Evaluating Large Language Models along Dimensions of Language Variation: A Systematik Invesdigatiom uv Cross-lingual Generalization (2406.13718v2)

Abstract: While LLMs exhibit certain cross-lingual generalization capabilities, they suffer from performance degradation (PD) on unseen closely-related languages (CRLs) and dialects relative to their high-resource language neighbour (HRLN). However, we currently lack a fundamental understanding of what kinds of linguistic distances contribute to PD, and to what extent. Furthermore, studies of cross-lingual generalization are confounded by unknown quantities of CRL language traces in the training data, and by the frequent lack of availability of evaluation data in lower-resource related languages and dialects. To address these issues, we model phonological, morphological, and lexical distance as Bayesian noise processes to synthesize artificial languages that are controllably distant from the HRLN. We analyse PD as a function of underlying noise parameters, offering insights on model robustness to isolated and composed linguistic phenomena, and the impact of task and HRL characteristics on PD. We calculate parameter posteriors on real CRL-HRLN pair data and show that they follow computed trends of artificial languages, demonstrating the viability of our noisers. Our framework offers a cheap solution for estimating task performance on an unseen CRL given HRLN performance using its posteriors, as well as for diagnosing observed PD on a CRL in terms of its linguistic distances from its HRLN, and opens doors to principled methods of mitigating performance degradation.

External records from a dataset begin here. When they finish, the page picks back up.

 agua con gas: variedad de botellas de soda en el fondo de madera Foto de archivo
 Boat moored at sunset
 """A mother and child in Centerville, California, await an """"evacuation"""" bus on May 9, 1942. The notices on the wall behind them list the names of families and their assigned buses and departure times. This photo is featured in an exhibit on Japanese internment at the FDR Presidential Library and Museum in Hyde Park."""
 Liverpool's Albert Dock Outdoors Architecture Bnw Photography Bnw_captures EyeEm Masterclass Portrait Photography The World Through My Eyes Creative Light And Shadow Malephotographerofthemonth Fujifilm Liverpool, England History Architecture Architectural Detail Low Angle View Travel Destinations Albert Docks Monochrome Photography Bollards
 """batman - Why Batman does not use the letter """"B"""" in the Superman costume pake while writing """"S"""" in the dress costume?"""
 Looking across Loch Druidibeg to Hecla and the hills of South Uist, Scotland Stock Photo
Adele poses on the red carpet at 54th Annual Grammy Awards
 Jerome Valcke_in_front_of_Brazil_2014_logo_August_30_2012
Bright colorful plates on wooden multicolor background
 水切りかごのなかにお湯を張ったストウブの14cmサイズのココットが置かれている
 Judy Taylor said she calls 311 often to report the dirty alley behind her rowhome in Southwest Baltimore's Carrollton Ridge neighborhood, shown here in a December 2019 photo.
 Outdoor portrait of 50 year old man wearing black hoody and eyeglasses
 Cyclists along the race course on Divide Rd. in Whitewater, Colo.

• The paper introduces a Bayesian framework to simulate phonological, morphological, and lexical noise, showing its effect on LLM performance.
• The paper finds that machine translation tasks degrade predictably under phonological noise, while classification tasks show additional complexity.
• The paper demonstrates that performance trends in synthetic languages reliably predict real-world cross-lingual generalization, urging diverse training data.

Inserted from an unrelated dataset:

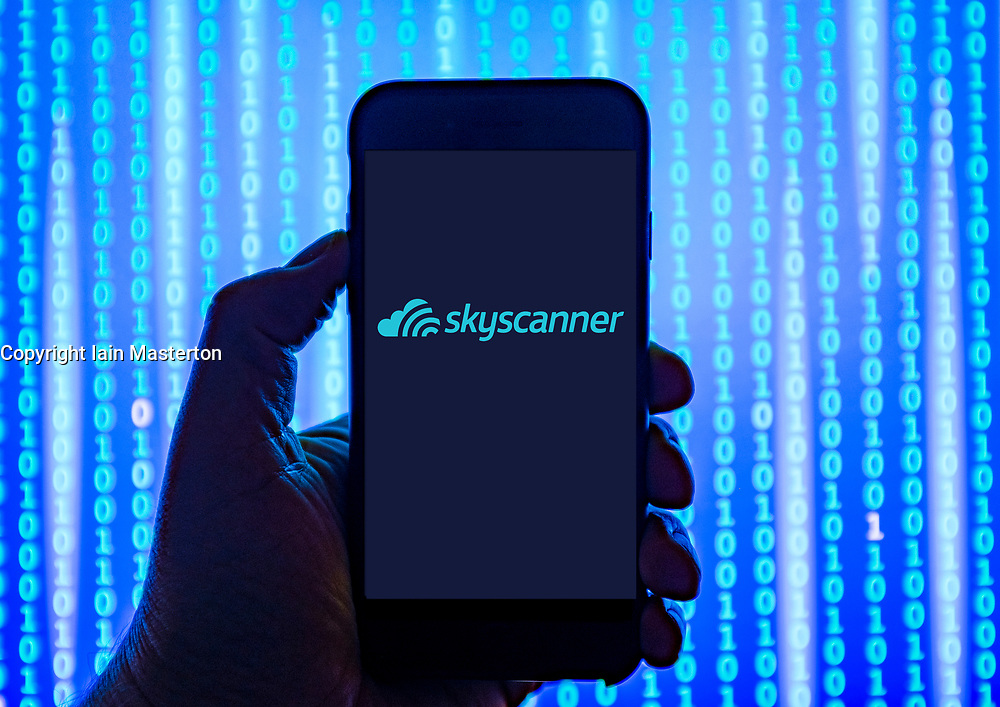 Person holding smart phone with  Skyscanner online travel booking website    logo displayed on the screen. EDITORIAL USE ONLY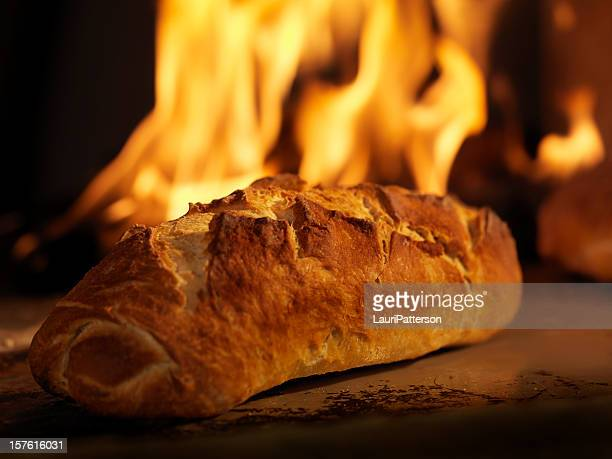 sourdough bread in a wood burning oven - wood burning stove stock photos and pictures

Evaluating LLMs along Dimensions of Language Variation: A Systematic Investigation of Cross-lingual Generalization

This paper presents a comprehensive paper of cross-lingual generalization in LLMs, specifically focusing on performance degradation (PD) in closely related languages (CRLs) and dialects that are not part of their high-resource language neighbors (HRLNs) in training data. The paper aims to understand how linguistic distances affect PD and proposes a framework for generating artificial languages that simulate controlled linguistic variance from the HRLN. The authors propose Bayesian noise models to simulate phonological, morphological, and lexical distance as factors contributing to PD.

Methodology Overview

The authors approach the challenge by parametrizing noise processes along three linguistic axes: phonological, morphological, and lexical. These processes are modeled as probabilistic noisers applied to input data, thus synthesizing artificial languages with controlled variance. By testing LLMs on these synthesized languages, the paper assesses the robustness and generalization capabilities of models across various tasks, including machine translation, story comprehension, and natural language inference.

Key Findings

1. Intrinsic Task Sensitivity: The paper finds that task sensitivity to linguistic noise greatly varies, with machine translation showing a more predictable degradation pattern in PD due to its reliance on local understanding, whereas classification tasks like XNLI and XStoryCloze exhibit additional complexity due to their reliance on specific content words.
2. Noise Type Impact: Different noise types lead to varying impacts on model performance. Phonological noise, for instance, introduces a sharp drop in performance due to its extensive input alteration at a character level. On the other hand, morphological noise is less impactful, suggesting models retain considerable reliability in understanding stem-level information.
3. Linguistic Distance and Model Performance: The authors validate their hypothesis by demonstrating that PD trends, as derived from the artificial languages, effectively predict LLM performance for real CRL-HRLN pairs. This validation suggests that the proposed noising approach successfully captures linguistic variance as it affects PD.
4. Linguistic Typology Influence: Typologically rich languages suffer more from noise, underpinning the necessity for handling linguistic diversity in training and evaluation of LLMs to improve cross-lingual performance.

Implications and Future Directions

The framework provides a principled basis for understanding and predicting LLM generalization capabilities in the context of linguistic variation. It opens a pathway for targeted interventions to mitigate PD in LRLs by informing systematic improvements or augmentations during training. For instance, incorporating more diverse and detailed linguistic phenomena into training processes, even syntactic ones not explored in this paper, could enhance robustness.

Furthermore, given the framework's ability to generate plausible pseudo-CRLs using linguistic posteriors, this approach might extend beyond research to practical applications in natural language processing for low-resource languages. Coupled with developing more linguistically informed noising processes, this could ground more equitable NLP technology across diverse linguistic spaces.

In conclusion, this paper represents a meaningful stride towards understanding and enhancing cross-lingual generalization in LLMs. It positions itself critically within ongoing dialogues about language inclusion in AI, underscoring the value of linguistic typology awareness and Bayesian simulation methods in advancing LLM capabilities.